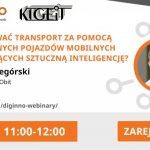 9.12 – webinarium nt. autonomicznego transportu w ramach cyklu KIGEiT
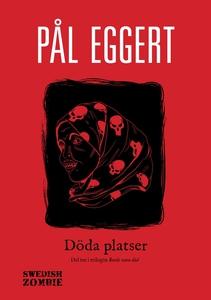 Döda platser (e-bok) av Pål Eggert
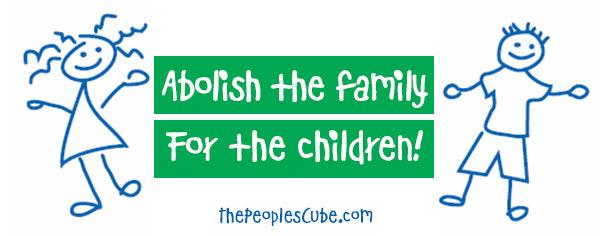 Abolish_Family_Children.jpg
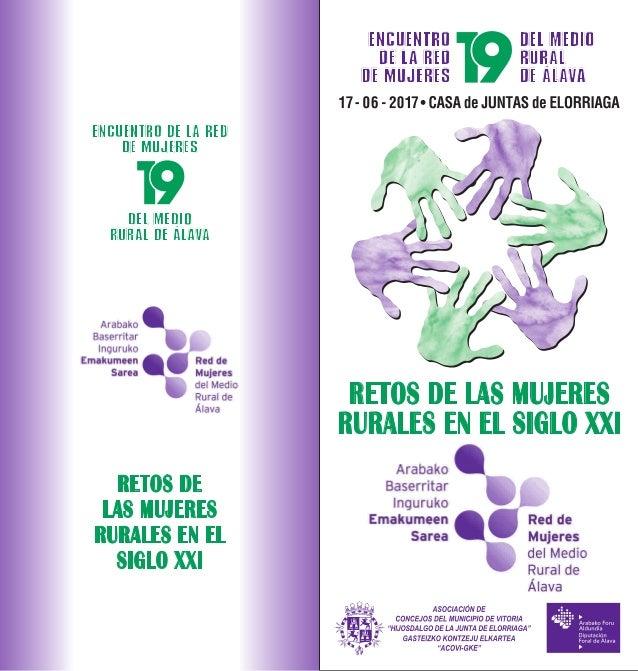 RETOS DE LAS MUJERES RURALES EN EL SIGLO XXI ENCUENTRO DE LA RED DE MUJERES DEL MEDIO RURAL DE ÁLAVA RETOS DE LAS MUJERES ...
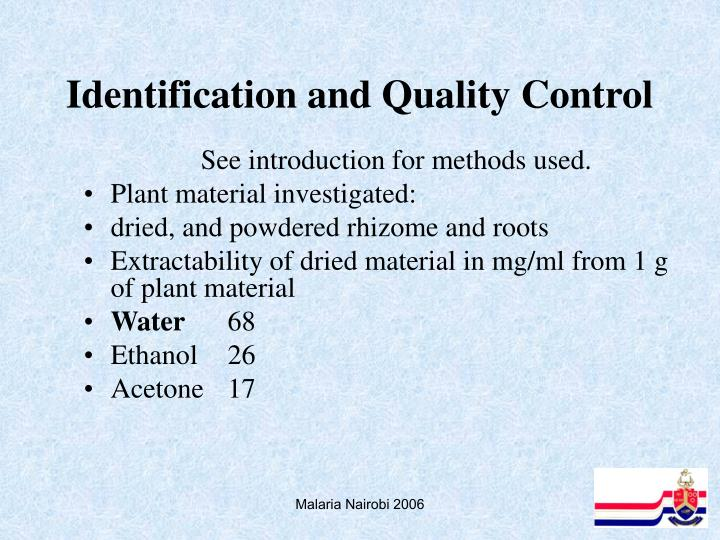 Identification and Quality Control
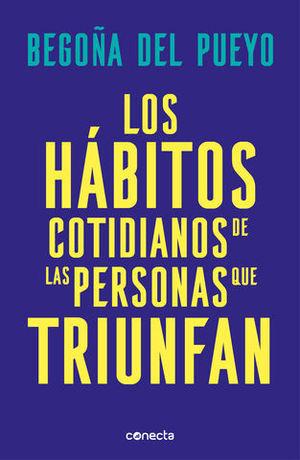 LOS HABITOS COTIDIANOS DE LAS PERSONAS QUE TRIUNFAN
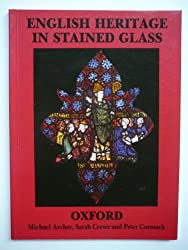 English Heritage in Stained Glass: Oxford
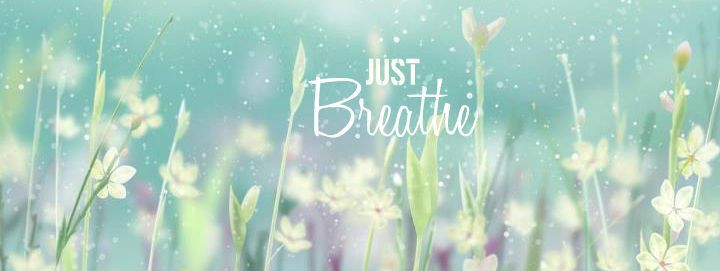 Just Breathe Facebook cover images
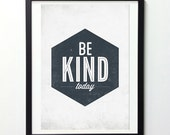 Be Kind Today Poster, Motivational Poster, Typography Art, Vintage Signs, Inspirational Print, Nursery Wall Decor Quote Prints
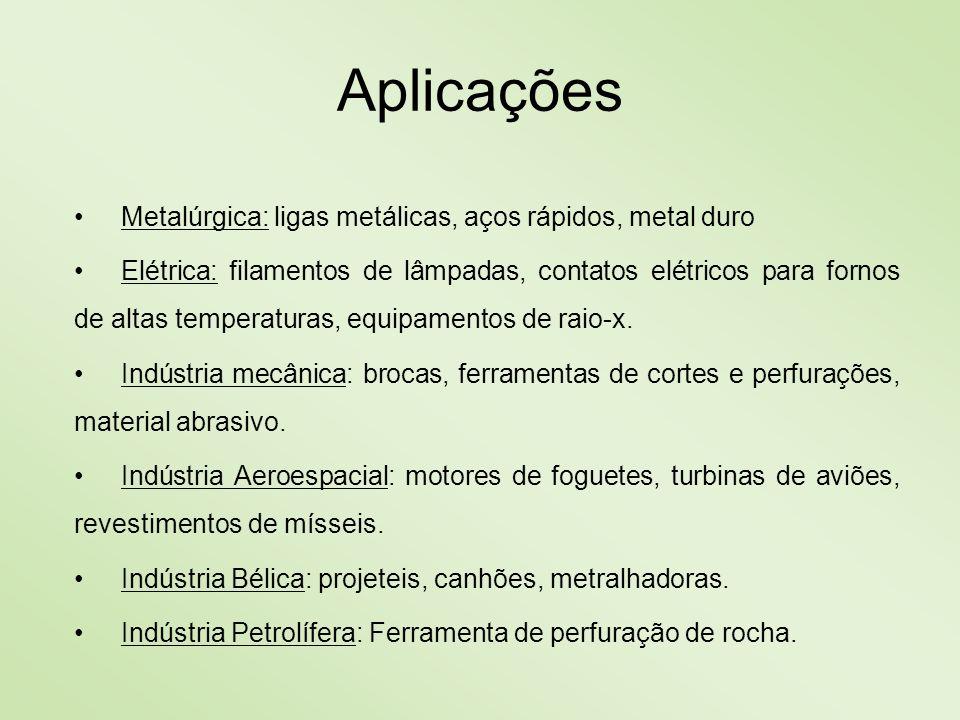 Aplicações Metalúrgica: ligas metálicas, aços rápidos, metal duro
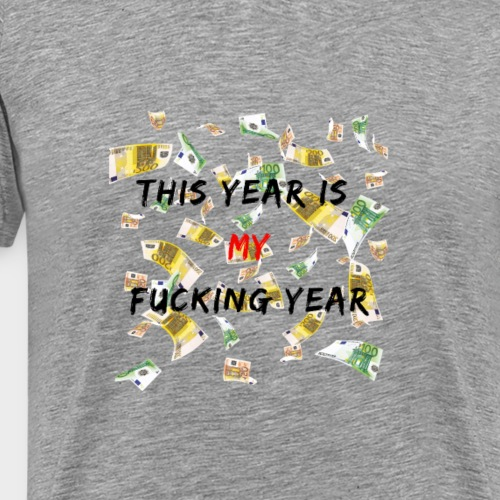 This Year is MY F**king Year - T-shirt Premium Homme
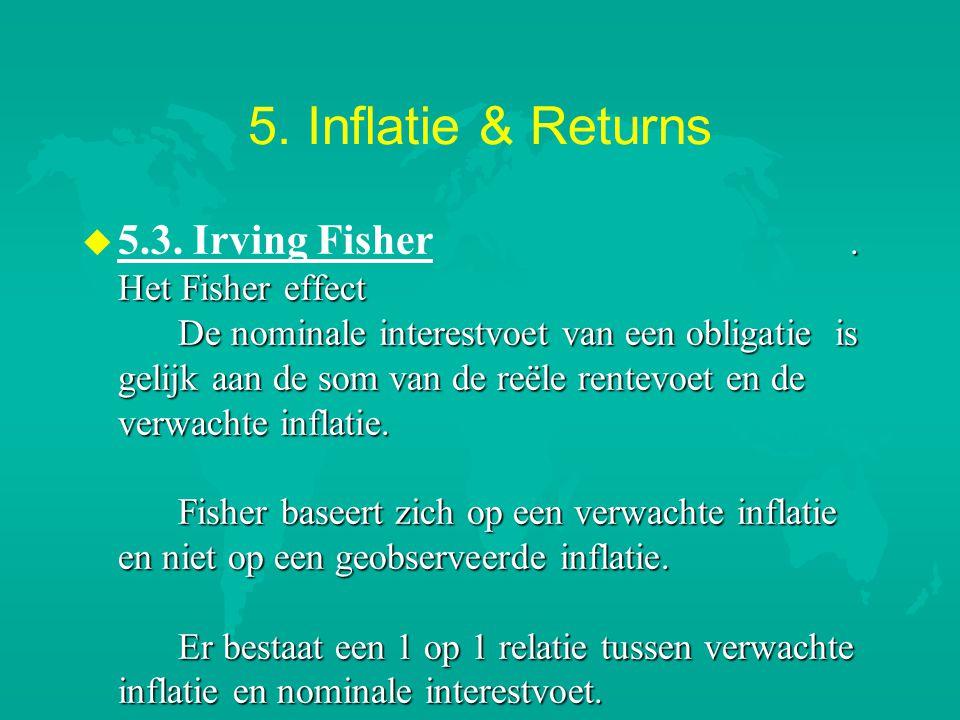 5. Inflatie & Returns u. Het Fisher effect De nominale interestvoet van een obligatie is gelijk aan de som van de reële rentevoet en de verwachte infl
····················
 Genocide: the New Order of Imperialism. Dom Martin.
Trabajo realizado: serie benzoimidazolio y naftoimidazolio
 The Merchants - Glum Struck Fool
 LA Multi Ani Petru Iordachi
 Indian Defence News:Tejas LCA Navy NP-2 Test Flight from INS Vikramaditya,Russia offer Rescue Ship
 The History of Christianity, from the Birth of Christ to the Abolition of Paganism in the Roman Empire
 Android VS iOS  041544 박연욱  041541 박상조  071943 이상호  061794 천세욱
····················
Range to print from the listing above: from the line with "Abolish_Family_Children.jpg" up to and including the line with "5. Inflatie &". Please print those lines exactly, with no pictures and nothing more.

• **EXERCISE ANSWER**
 Abolish_Family_Children.jpg
 RETOS DE LAS MUJERES RURALES EN EL SIGLO XXI ENCUENTRO DE LA RED DE MUJERES DEL MEDIO RURAL DE ÁLAVA RETOS DE LAS MUJERES ...
 Identification and Quality Control
 LOS HABITOS COTIDIANOS DE LAS PERSONAS QUE TRIUNFAN
 English Heritage in Stained Glass: Oxford
 Just Breathe Facebook cover images
 Be Kind Today Poster, Motivational Poster, Typography Art, Vintage Signs, Inspirational Print, Nursery Wall Decor Quote Prints
 Aplicações Metalúrgica: ligas metálicas, aços rápidos, metal duro
 This Year is MY F**king Year - T-shirt Premium Homme
 5. Inflatie & Returns u. Het Fisher effect De nominale interestvoet van een obligatie is gelijk aan de som van de reële rentevoet en de verwachte infl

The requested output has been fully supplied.